*ACTIVITY*.
Beginning at the line that contains "England's captain Alastair", reproduce the entries below exactly, ending with the line that contains "Ein Tisch mit". Omit each picture.
+++ INFORMATION SHOWN
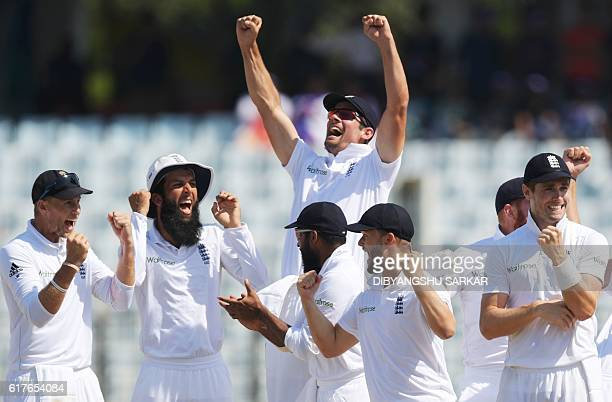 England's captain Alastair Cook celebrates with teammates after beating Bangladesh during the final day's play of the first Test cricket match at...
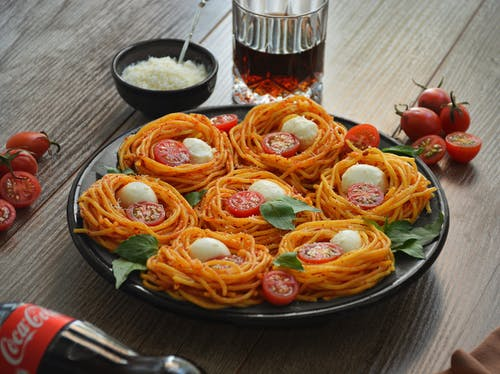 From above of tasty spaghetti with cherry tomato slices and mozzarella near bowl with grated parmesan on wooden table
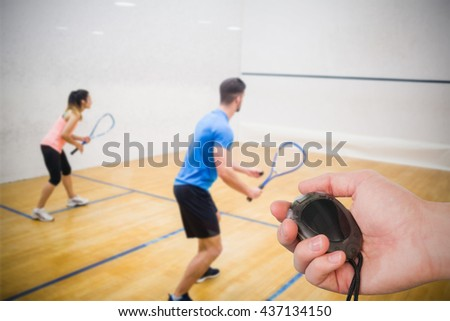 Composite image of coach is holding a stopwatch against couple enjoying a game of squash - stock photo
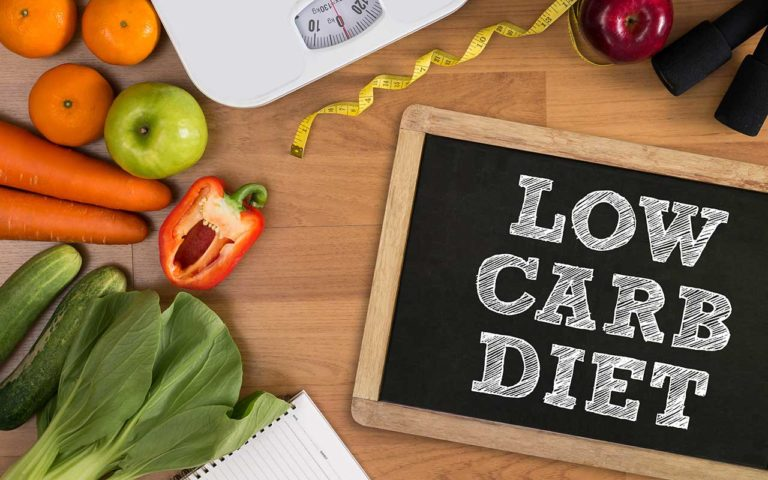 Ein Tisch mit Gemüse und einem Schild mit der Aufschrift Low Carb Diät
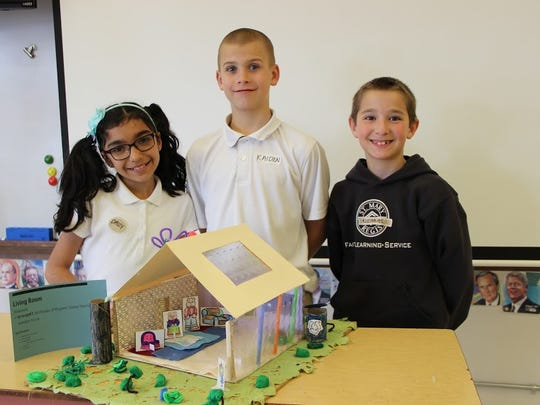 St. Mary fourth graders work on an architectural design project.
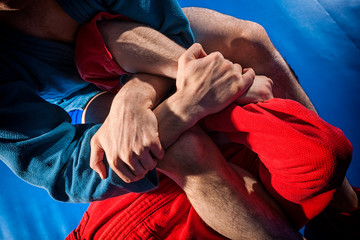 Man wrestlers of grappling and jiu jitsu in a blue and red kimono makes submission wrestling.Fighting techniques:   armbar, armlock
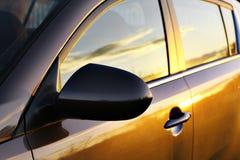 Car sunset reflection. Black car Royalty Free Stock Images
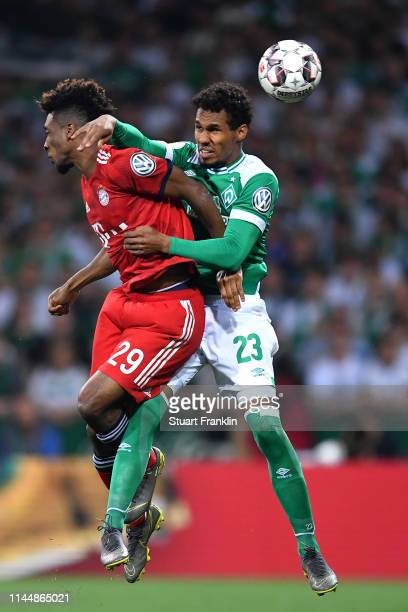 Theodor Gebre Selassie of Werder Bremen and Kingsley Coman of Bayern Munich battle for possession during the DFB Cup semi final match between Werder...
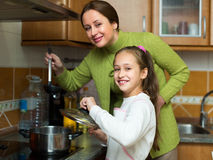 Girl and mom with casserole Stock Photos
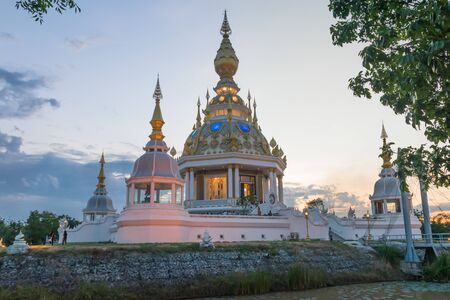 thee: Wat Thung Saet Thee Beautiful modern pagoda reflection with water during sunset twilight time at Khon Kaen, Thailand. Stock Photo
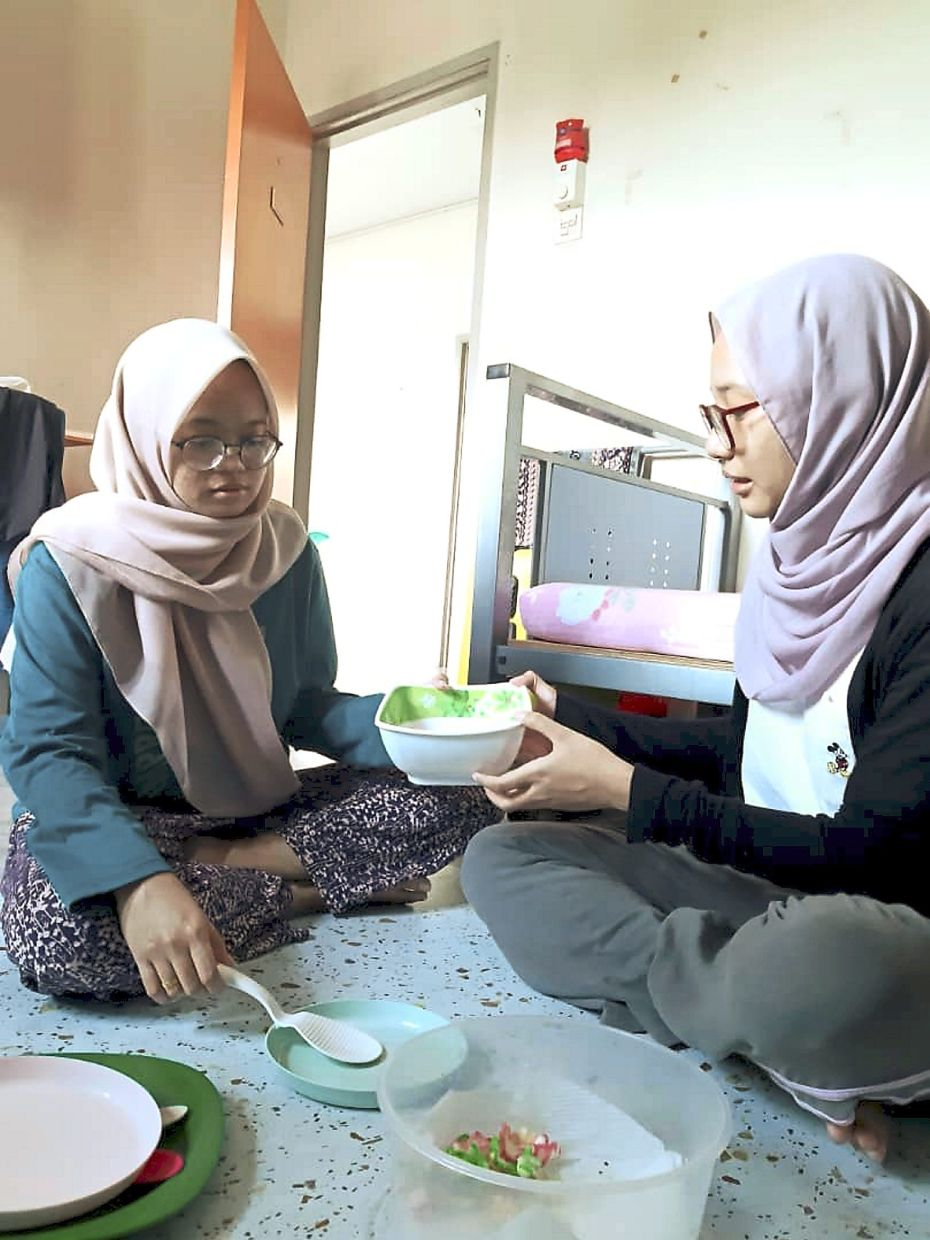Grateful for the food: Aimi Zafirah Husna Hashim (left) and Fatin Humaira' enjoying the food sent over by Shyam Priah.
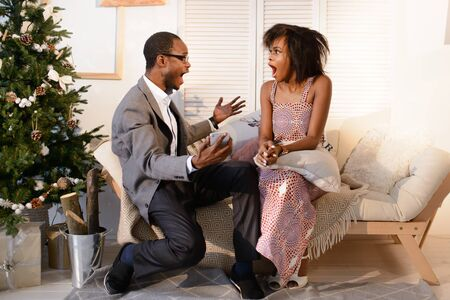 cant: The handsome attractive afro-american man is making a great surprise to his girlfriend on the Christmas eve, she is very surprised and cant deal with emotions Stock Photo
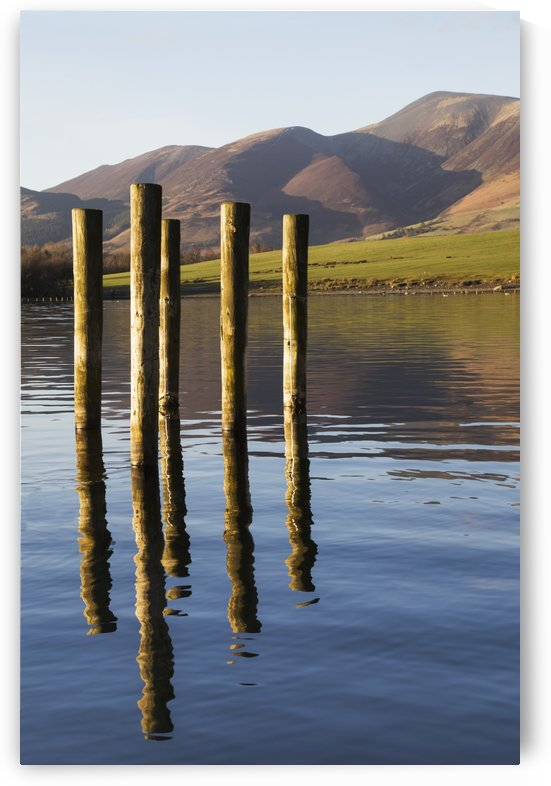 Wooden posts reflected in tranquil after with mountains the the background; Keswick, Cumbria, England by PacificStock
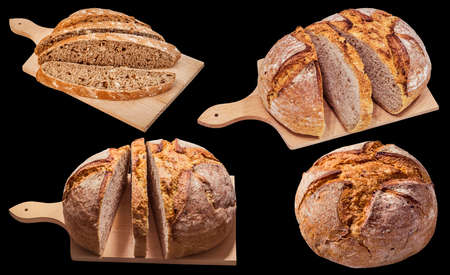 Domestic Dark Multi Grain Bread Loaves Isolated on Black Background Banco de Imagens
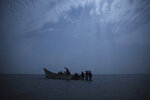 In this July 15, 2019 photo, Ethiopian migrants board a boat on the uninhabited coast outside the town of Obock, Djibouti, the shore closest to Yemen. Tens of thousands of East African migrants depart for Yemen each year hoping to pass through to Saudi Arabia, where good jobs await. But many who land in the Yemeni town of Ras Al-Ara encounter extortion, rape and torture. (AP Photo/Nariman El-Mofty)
++++++
+++ INFORMATION SHOWN
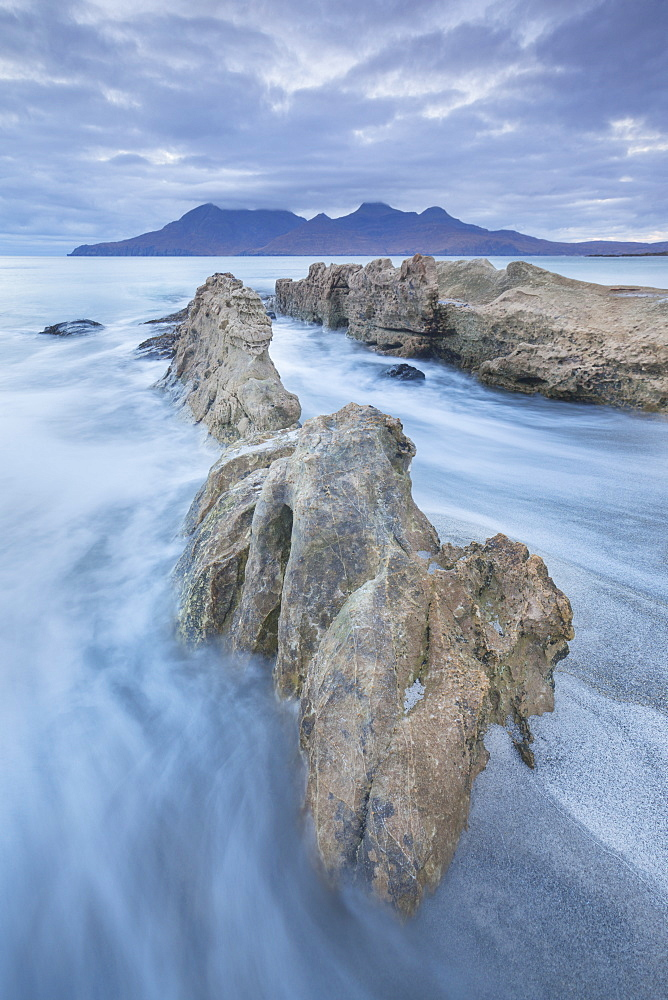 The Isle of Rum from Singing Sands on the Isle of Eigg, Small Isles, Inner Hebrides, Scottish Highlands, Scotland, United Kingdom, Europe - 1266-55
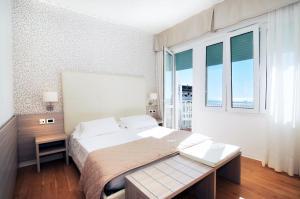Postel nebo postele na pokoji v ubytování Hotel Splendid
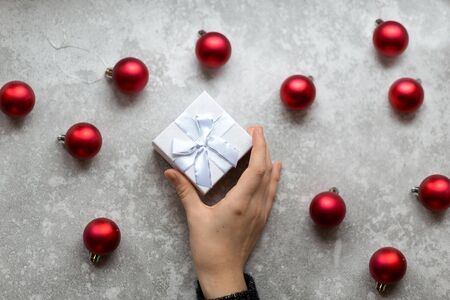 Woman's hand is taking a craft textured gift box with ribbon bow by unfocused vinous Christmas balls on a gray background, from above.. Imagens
++++++
*SOLUTION FOR THIS TASK*.
 England's captain Alastair Cook celebrates with teammates after beating Bangladesh during the final day's play of the first Test cricket match at...
 From above of tasty spaghetti with cherry tomato slices and mozzarella near bowl with grated parmesan on wooden table
 Composite image of coach is holding a stopwatch against couple enjoying a game of squash - stock photo
 Ein Tisch mit Gemüse und einem Schild mit der Aufschrift Low Carb Diät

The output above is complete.